Another interesting note is that of the three particular cultures Franco discusses, each one has a link to technology and mass media. In Britain the CCCS “examined lifestyles – clothing, rituals, and behavior that created maps of meaning or social texts and bonded their members. ‘Not only did they negotiate with or oppose the dominant culture, but in many ways they actively appropriated and transformed (and thus subverted) dominant meanings” (212). In the United States, Walter Benjamin “underscored the increasing domination of images through advertisement, signs, photography, and cinema” (215). In Latin America modernization and mass culture transformed the public: “under the influence of new technologies and the media, literacy was no longer the one path to culture and responsible citizenship” (218). To top all of that off, the idea of “worlding,” or “an international popular culture” (219), highlights the reality that “technology allows for distant consumption of serially produced goods” (220). It is common to hear that technology has made the world a much smaller place, connecting countries in ways impossible by geography, but what is at stake in that connection? Nelly Richard questions how describing “social change ‘without ever questioning the disruptive effect of such change on the very language itself’” is a downfall of critical studies in the academy (221).
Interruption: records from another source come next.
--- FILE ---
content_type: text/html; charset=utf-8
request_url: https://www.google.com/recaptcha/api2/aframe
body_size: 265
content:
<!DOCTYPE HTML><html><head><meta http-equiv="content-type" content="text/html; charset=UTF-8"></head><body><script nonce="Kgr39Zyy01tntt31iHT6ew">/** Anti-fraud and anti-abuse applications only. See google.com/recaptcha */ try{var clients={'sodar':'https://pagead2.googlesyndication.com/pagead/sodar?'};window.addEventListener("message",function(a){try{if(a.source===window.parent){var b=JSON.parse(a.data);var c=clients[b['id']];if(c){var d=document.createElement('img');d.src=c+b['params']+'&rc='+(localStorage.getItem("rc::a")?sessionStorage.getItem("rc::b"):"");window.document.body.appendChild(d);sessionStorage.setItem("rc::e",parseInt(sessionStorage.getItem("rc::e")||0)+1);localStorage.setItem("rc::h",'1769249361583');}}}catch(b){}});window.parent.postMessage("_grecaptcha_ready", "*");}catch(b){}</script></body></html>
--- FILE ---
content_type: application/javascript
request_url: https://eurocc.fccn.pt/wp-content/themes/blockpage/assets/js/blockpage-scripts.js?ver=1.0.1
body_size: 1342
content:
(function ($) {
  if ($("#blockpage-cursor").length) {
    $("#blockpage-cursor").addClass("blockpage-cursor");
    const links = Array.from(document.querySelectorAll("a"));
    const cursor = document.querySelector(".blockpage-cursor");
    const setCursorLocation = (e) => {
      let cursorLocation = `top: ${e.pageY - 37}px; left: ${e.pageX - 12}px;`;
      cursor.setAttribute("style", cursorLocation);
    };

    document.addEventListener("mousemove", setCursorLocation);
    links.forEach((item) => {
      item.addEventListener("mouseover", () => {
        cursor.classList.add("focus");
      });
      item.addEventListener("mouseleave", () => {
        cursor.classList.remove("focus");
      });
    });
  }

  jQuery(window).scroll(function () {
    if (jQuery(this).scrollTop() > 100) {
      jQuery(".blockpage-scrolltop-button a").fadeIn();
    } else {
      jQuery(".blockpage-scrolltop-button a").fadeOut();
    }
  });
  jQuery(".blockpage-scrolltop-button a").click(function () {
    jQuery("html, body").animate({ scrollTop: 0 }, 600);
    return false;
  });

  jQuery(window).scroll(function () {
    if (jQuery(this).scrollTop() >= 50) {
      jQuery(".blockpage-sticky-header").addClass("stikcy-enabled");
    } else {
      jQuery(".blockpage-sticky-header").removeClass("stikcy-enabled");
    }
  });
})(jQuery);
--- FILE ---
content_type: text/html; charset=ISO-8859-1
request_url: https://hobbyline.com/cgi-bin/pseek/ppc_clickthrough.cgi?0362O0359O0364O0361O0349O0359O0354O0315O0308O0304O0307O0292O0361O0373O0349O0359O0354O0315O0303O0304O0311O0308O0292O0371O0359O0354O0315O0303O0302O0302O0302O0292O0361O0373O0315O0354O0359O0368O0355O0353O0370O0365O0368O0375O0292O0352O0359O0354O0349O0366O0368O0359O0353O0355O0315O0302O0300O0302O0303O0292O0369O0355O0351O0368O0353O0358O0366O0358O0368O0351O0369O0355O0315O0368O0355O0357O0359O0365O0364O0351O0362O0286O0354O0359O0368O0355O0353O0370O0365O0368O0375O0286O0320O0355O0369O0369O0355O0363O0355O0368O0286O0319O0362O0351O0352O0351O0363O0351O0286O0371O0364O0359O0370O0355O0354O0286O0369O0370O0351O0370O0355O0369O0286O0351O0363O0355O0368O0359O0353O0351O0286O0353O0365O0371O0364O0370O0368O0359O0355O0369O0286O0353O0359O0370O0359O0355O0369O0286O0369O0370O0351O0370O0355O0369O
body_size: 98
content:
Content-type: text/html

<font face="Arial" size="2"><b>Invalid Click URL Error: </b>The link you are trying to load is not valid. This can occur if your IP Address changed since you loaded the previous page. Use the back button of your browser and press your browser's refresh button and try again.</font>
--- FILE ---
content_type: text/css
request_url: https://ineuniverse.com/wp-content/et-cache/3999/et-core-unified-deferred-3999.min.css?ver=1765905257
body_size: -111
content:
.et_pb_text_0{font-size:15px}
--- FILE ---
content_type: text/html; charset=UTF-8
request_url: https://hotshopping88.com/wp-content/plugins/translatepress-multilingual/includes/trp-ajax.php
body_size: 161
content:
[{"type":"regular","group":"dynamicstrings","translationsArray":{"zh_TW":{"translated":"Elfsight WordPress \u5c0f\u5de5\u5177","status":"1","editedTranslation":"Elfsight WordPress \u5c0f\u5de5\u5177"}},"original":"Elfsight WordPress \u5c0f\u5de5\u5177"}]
Franco’s text leaves me with more quandaries that I started with. The salad bowl or the melting pot? Consumerism as negative or opportunistic? Do cultural studies enlighten us to the different cultures, or are we slanted in our studies thereof?

1 comment:

Ugly said...

Your was an interesting perspective on Franco's article. I think Americans are just too stuck in our American culture. We are too quick to think our way is the right way, even though those ways can be contended.